- **Task inputs**:
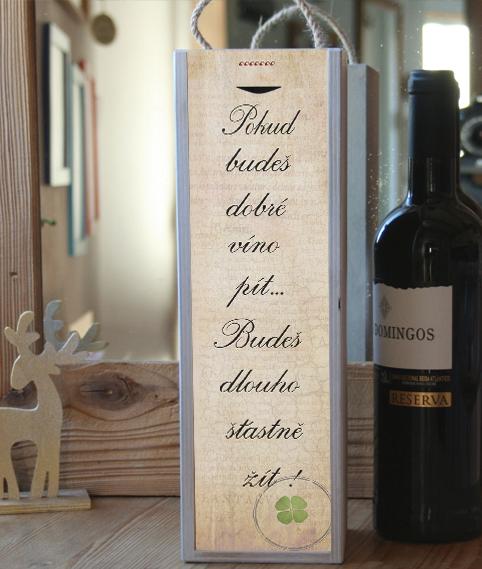 dárek k narozeninám, kazeta na víno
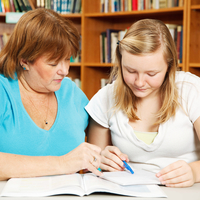 7 Ways to Support Your Student's ACT/SAT Study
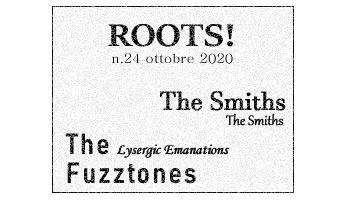 Roots! n.24 ottobre 2020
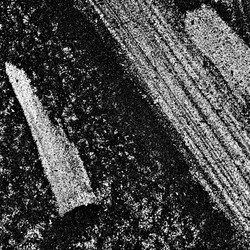 traces (9)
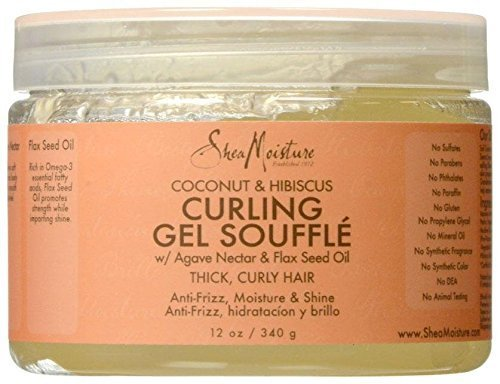 Hibiscus Coconut - SheaMoisture Coconut & Hibiscus Curling Gel Souffle - 12 oz
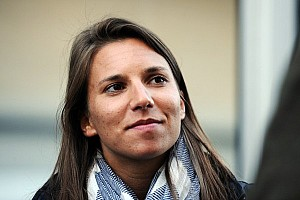 Test in Fiorano - Simona De Silvestro debuts in a Sauber F1 car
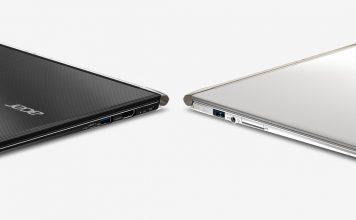 Обзор ультрабука Acer Swift 5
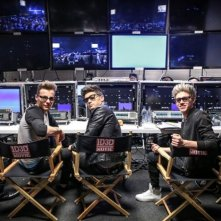 This is Us: Liam Payne, Harry Styles, Zayn Malik, Niall Horan, Louis Tomlinson in una scena
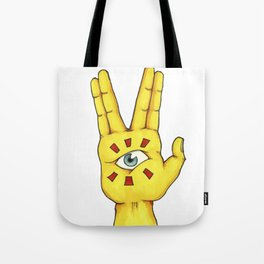 The hand that sees everything Tote Bag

- **About this task**:
Restate, word for word, each line from the line containing "Test in Fiorano" through the end of the entries above; the pictures are not part of the copy.

- **Written response**:
 Test in Fiorano - Simona De Silvestro debuts in a Sauber F1 car
 Обзор ультрабука Acer Swift 5
 This is Us: Liam Payne, Harry Styles, Zayn Malik, Niall Horan, Louis Tomlinson in una scena
 The hand that sees everything Tote Bag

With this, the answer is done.